Namazi M R
Dermatology Department, Shiraz University of Medical Sciences, Shiraz, Iran.
J Autoimmune Dis. 2005 Nov 22;2:11. doi: 10.1186/1740-2557-2-11.
Vitiligo is a psychologically devastating clinical conundrum which affects approximately 1% of the general population. The exact cause of the illness is an enigma, but several hypotheses about its pathogenesis are advanced. The autoimmune hypothesis proposes an autoimmune attack against melanocytes. Although anti-melanocyte autoantibodies have been demonstrated in vitiligo, recent research casts doubt on their pathogenic role and instead supports the involvement of cell-mediated autoimmune response in the pathobiology of this disorder, which is characterized by increase of suppressor T-cells and decrease of the helper/suppressor ratio in association with the presence of type-1 cytokine secreting cytotoxic T cells in the vicinity of disappearing melanocytes. The neural hypothesis proposes that increased release of norepinephrine, a melanocytotoxin, from the autonomic nerve endings in the microenvironment of melanocytes injures these cells. Moreover, norepinephrine induces the catecholamine degrading enzyme monoamine oxidase (MAO), which favors the formation of toxic levels of hydrogen peroxide in the vicinity of melanocytes. Another theory suggests that abnormal permeability of melanosome membrane, which normally prevents the diffusion of toxic melanin precursors into the cytoplasm, may cause melanocyte damage. Phenytoin, the widely-used anticonvulsant, has been employed both topically and systemically in the treatment of some dermatological disorders. The drug has been shown to significantly suppress mitogen-induced activation of lymphocytes and cytotoxic T lymphocyte activity and to polarize the immune response toward the type-2 pathway. It also significantly decreases suppressor T cells and increases the helper/suppressor ratio. At high concentrations, the drug inhibits the release of norepinephrine and the activity of MAO. Moreover, phenytoin is suggested to interact with membrane lipids, which may promote stabilization of the membranes. The hydantoin moiety of phenytoin exerts a direct stimulatory action on melanocytes; facial hyperpigmentation is a recognized side effect of orally administered phenytoin. Altogether, the above evidence suggests that phenytoin could be therapeutically effective against vitiligo. As phenytoin stimulates collagen production and inhibits its breakdown, its concomitant use with topical steroids could prevent steroid-induced skin atrophy while potentiating the anti-vitiligo effect of these agents.

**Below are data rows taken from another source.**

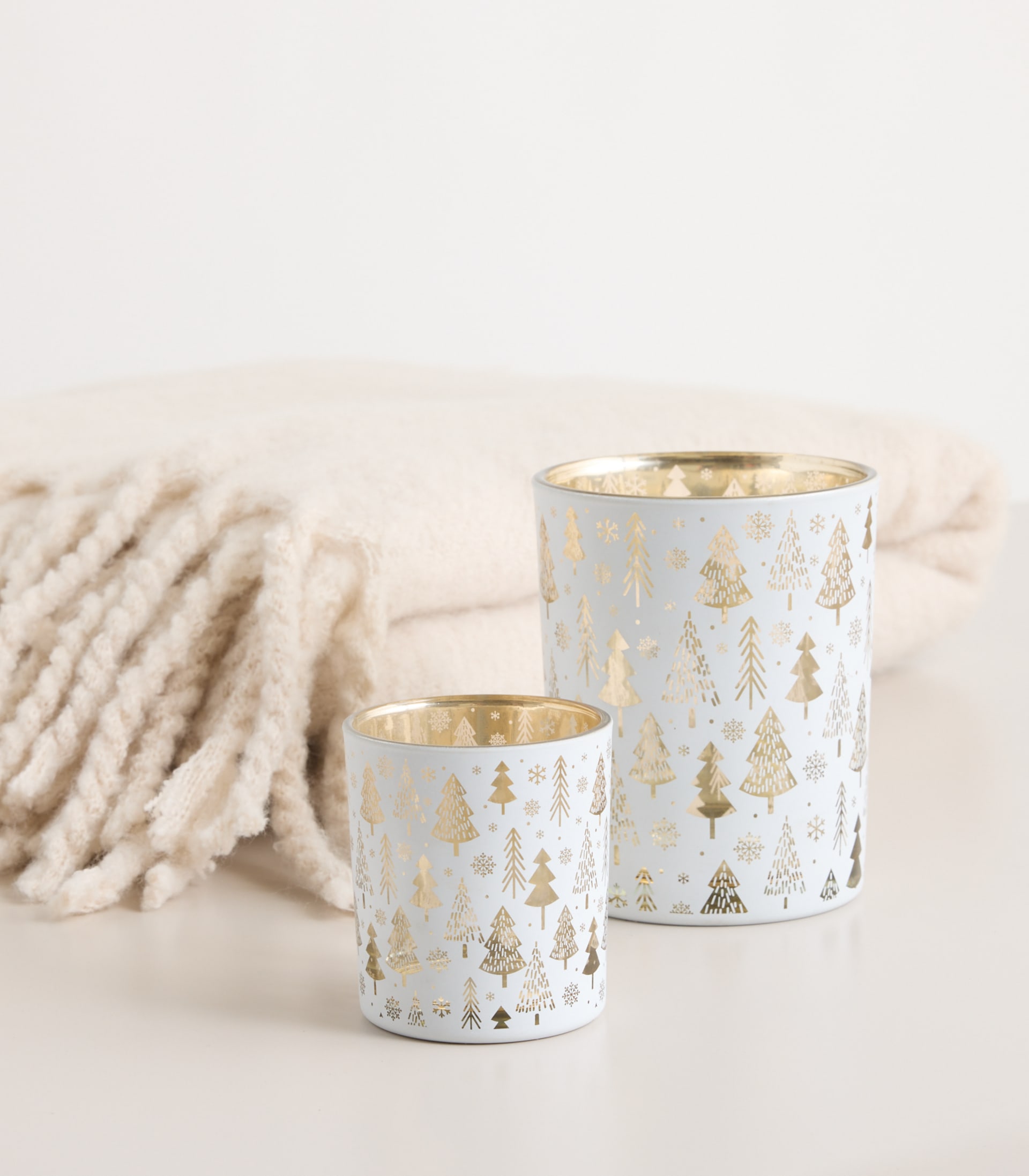 Geschenkset Cozy Winter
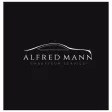Alfred Mann Chauffeur Service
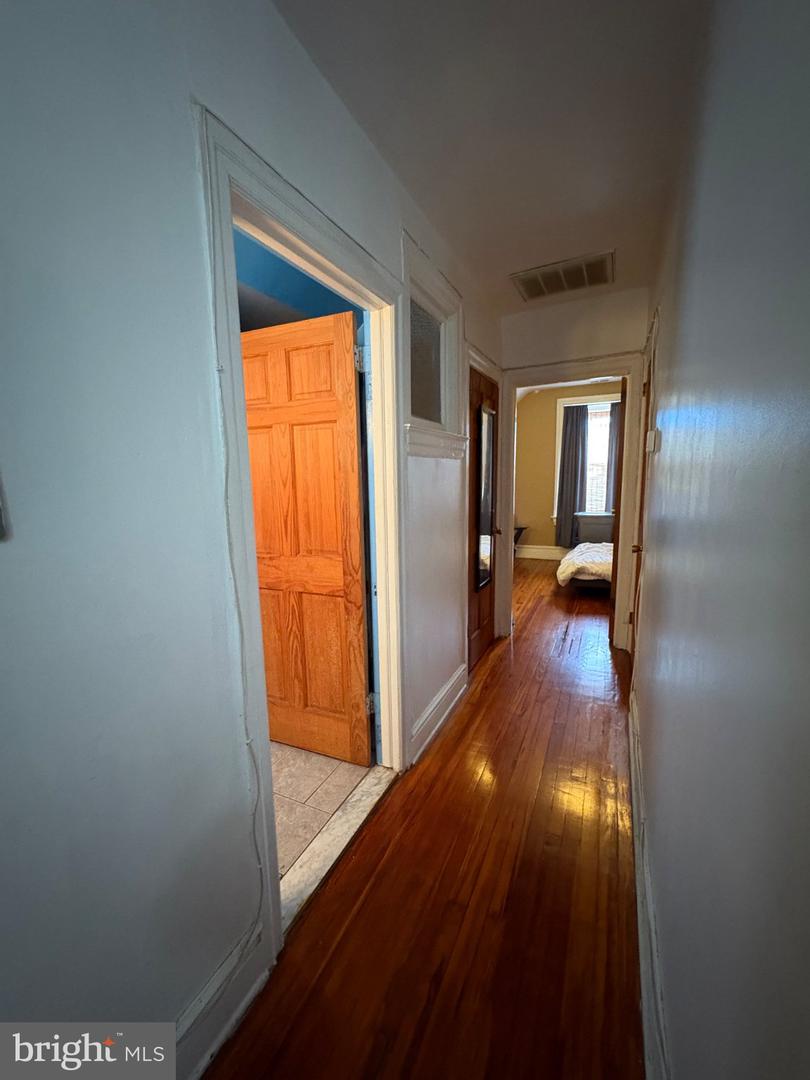 5510 Greene St #3 Property Photo 12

白癜风是一种对心理造成严重破坏的临床难题,影响着约1%的普通人群。该病的确切病因仍是个谜,但关于其发病机制提出了几种假说。自身免疫假说认为是对黑素细胞的自身免疫攻击。虽然在白癜风患者中已证实存在抗黑素细胞自身抗体,但最近的研究对其致病作用提出质疑,转而支持细胞介导的自身免疫反应参与了这种疾病的病理生物学过程,其特征是抑制性T细胞增加,辅助/抑制比例降低,同时在黑素细胞消失的区域存在分泌1型细胞因子的细胞毒性T细胞。神经假说提出,在黑素细胞微环境中,去甲肾上腺素(一种黑素细胞毒素)从自主神经末梢的释放增加会损伤这些细胞。此外,去甲肾上腺素会诱导儿茶酚胺降解酶单胺氧化酶(MAO),这有利于在黑素细胞附近形成有毒水平的过氧化氢。另一种理论认为,黑素体膜的异常通透性(正常情况下可防止有毒的黑素前体扩散到细胞质中)可能导致黑素细胞损伤。苯妥英,一种广泛使用的抗惊厥药,已被局部和全身用于治疗某些皮肤病。该药物已被证明能显著抑制丝裂原诱导的淋巴细胞活化和细胞毒性T淋巴细胞活性,并使免疫反应向2型途径极化。它还能显著减少抑制性T细胞并增加辅助/抑制比例。在高浓度下,该药物会抑制去甲肾上腺素的释放和MAO的活性。此外,有人认为苯妥英与膜脂质相互作用,这可能促进膜的稳定。苯妥英的乙内酰脲部分对黑素细胞有直接刺激作用;面部色素沉着是口服苯妥英公认的副作用。总之,上述证据表明苯妥英对白癜风可能有治疗效果。由于苯妥英能刺激胶原蛋白生成并抑制其分解,它与局部类固醇同时使用可防止类固醇引起的皮肤萎缩,同时增强这些药物的抗白癜风效果。